** EXERCISE INSTRUCTIONS **
Quote all of the data exactly as given. Skip every picture it contains.

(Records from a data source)
------------------------------------------------------------------------

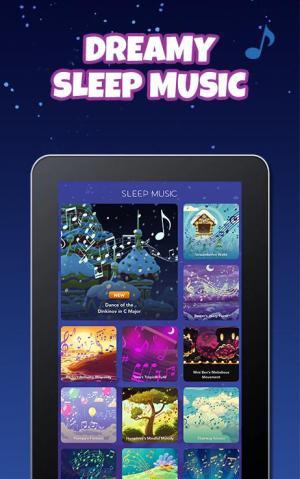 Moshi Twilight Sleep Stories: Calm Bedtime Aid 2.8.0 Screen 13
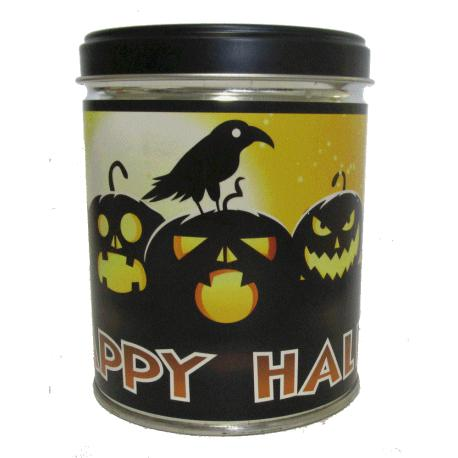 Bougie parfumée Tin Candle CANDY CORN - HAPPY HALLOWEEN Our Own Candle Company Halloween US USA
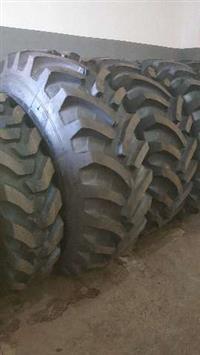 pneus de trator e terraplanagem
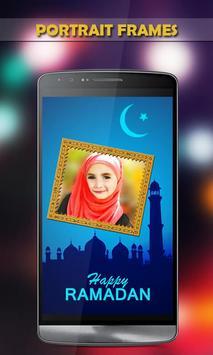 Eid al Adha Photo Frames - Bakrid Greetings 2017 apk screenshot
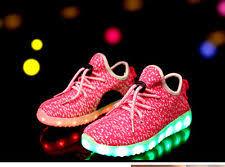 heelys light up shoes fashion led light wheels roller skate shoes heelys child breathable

------------------------------------------------------------------------

** YOUR SOLUTION **
 Moshi Twilight Sleep Stories: Calm Bedtime Aid 2.8.0 Screen 13
 Bougie parfumée Tin Candle CANDY CORN - HAPPY HALLOWEEN Our Own Candle Company Halloween US USA
 pneus de trator e terraplanagem
 Eid al Adha Photo Frames - Bakrid Greetings 2017 apk screenshot
 heelys light up shoes fashion led light wheels roller skate shoes heelys child breathable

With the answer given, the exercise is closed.